For athletes, researchers prefer favoring the Fast Force and Max Strength protocols in a periodized fashion, with a hypertrophy phase thrown in for a few weeks for variety.
Practical Tip: Use tempo to your advantage—you can accomplish the same amount of work with a max strength workout as with a hypertrophy workout, but the effects will be diverse. For muscle building, you simply need a longer training duration to produce greater physiological and metabolic effects rather than more work. For strength, you want to move a lot of weight.
#9: Use Rest Intervals To your Advantage to Gain Strength & Size
Rest periods may be one of the most underutilized program variables, but they have a substantial effect on your results. Research shows the following:
• Women either have reduced fatigue or recover faster than men from the same relative workout. They appear to need much less rest in between sets to attain a certain volume load. For example, they may be able to do just as many reps with a set weight using half the rest time.
• Women also recover from a whole workout faster—one study showed women had recovered maximal strength after just 4 hours, whereas it took men 48!
• For men, short rest periods less than 2 minutes have resulted in a slower rate of strength gains compared with longer rest intervals (3 to 4 minutes are ideal).
• Short rest intervals have less of an effect on performance and strength development when agonist/antagonist or upper/lower body exercises are paired. Use circuit training in this fashion if the goal is hypertrophy with a focus on fat loss.
• Sets that are performed to failure or near failure cause greater fatigue than those that are completed before exhaustion, requiring rest longer than 3 minutes.
Practical Tip: Always time rest periods to ensure an exact stimulus to the muscles. Too many people leave rest periods up to “feel,” which often leads to longer and longer intervals as the workout progresses.
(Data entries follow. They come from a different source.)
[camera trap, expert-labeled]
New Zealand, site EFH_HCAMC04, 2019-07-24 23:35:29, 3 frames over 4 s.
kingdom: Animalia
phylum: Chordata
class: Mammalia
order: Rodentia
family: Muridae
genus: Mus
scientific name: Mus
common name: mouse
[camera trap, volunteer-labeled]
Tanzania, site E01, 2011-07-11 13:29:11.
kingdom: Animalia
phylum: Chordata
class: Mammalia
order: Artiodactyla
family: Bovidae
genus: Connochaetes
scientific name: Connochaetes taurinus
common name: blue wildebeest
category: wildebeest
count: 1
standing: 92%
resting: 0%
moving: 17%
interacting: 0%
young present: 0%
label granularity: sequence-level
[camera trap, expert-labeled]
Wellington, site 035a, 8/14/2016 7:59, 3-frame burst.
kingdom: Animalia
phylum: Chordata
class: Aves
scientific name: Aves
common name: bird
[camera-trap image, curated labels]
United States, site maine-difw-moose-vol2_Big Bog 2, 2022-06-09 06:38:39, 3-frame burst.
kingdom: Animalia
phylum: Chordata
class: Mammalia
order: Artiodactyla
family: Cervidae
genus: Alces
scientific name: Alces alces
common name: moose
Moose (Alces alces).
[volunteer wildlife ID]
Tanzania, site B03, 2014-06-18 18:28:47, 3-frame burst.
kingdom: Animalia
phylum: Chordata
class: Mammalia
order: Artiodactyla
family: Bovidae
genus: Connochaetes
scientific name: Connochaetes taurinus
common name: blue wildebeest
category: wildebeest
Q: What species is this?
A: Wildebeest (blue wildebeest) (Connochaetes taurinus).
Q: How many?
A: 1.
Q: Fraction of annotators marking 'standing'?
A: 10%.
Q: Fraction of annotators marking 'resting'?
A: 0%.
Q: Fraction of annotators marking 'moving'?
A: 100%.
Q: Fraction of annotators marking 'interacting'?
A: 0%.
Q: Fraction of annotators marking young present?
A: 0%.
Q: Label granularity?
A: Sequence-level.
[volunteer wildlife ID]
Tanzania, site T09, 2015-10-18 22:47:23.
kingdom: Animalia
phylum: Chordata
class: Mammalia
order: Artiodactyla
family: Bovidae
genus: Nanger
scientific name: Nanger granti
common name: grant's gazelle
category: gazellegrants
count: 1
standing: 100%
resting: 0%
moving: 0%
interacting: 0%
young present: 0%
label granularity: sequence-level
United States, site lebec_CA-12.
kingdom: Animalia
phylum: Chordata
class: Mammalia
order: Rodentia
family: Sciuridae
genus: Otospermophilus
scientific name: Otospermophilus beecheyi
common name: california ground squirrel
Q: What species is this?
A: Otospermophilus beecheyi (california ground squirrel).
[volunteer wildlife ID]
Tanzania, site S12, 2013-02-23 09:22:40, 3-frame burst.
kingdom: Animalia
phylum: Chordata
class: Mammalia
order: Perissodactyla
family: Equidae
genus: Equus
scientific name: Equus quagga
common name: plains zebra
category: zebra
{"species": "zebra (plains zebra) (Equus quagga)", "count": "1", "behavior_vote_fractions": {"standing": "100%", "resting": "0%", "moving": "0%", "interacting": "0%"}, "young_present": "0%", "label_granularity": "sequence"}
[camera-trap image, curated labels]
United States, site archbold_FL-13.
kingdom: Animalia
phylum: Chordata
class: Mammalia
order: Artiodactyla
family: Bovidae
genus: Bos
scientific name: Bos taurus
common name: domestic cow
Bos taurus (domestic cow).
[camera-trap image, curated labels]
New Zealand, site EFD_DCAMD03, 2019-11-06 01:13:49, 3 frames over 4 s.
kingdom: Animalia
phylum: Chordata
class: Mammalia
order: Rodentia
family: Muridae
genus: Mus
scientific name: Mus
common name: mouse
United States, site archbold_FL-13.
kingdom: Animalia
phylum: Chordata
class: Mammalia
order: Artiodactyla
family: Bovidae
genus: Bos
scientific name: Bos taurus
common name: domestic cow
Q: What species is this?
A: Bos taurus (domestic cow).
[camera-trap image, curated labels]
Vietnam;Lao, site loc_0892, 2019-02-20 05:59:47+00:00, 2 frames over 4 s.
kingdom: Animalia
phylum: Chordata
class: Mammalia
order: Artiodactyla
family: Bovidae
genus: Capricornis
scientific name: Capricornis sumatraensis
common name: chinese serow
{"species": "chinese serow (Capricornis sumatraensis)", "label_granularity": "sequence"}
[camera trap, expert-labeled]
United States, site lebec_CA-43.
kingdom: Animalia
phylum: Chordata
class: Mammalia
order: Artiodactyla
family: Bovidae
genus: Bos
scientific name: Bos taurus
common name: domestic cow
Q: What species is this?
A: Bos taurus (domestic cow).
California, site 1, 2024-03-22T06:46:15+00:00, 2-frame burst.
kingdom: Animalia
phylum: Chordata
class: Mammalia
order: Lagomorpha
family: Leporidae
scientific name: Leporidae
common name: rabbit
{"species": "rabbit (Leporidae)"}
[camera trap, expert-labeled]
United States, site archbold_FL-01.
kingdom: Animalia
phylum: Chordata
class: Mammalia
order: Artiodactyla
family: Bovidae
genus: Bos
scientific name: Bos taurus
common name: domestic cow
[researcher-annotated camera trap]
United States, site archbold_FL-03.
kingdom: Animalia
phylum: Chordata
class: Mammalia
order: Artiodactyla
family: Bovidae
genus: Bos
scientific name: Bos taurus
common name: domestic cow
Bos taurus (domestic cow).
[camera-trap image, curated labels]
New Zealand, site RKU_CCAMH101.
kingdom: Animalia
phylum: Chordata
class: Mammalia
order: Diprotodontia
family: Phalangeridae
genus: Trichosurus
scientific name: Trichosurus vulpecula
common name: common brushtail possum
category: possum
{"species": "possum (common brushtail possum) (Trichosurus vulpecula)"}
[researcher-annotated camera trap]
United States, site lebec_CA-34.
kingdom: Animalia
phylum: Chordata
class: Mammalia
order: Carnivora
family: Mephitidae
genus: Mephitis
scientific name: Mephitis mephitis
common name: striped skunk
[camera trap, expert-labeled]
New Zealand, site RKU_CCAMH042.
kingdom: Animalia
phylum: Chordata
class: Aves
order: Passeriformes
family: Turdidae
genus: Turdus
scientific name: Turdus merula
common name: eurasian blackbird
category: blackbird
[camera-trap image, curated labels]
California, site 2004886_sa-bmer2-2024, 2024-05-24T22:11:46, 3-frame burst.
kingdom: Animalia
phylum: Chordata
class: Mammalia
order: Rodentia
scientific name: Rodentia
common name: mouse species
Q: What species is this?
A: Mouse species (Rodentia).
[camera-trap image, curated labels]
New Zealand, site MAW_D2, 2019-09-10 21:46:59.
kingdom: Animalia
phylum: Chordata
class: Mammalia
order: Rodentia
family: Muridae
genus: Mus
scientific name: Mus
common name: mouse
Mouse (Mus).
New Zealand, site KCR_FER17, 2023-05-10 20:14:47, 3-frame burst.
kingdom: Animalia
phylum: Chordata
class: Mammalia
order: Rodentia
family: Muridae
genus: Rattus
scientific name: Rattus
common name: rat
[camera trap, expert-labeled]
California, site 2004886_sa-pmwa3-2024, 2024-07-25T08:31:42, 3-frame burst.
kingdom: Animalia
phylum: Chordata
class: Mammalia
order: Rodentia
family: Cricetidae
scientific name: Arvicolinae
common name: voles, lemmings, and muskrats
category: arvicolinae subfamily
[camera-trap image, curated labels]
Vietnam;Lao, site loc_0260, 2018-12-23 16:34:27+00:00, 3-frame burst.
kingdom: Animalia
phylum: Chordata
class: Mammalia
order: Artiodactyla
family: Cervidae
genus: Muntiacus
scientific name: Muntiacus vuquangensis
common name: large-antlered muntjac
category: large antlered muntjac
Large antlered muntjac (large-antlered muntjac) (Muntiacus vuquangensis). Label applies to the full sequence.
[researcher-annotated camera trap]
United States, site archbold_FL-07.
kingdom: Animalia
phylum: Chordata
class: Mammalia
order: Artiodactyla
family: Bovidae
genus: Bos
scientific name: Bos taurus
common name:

#10: Use Chains, Bands & Eccentrics For Advanced Results
One of the best ways to make gains is with chains and bands. The two implements are not interchangeable and have diverse applications.
Chains will build explosive strength and have the added benefit of oscillating and swinging during bench press to increase the use of the stabilizer muscles.
This pays off: baseball players training with chains had three times less muscular soreness and pain after training with chains than without. More balanced shoulder muscles and greater upper body strength allowed for less shoulder stress in this highly susceptible population.
Chains can lead to maximal strength gains because they allow for greater overload in the end range of the lift as well: A study that compared chain and traditional bench press training in female college athletes showed the chain group increased 1RM by 17 percent compared to 11 percent with traditional training.
Bands are most effective for teaching the trainee to accelerate from the start because they allow for faster eccentric velocities. Use bands for advanced athletes who need to train for explosive power.
Note that research suggests that chain and band training causes significant fatigue to the neuromuscular system and is best programmed with low reps. In one study of Division 1 football players, performance was significantly reduced by the third rep.
Practical Tip: Optimal loading with bands or chains should be approximately 40-50 percent of your 1RM in the bench press. Eight to ten sets of 1 to 3 reps works best. Try the nice superset of an incline press with bands, alternated with wide grip pull-ups. Rest 2 minutes between sets.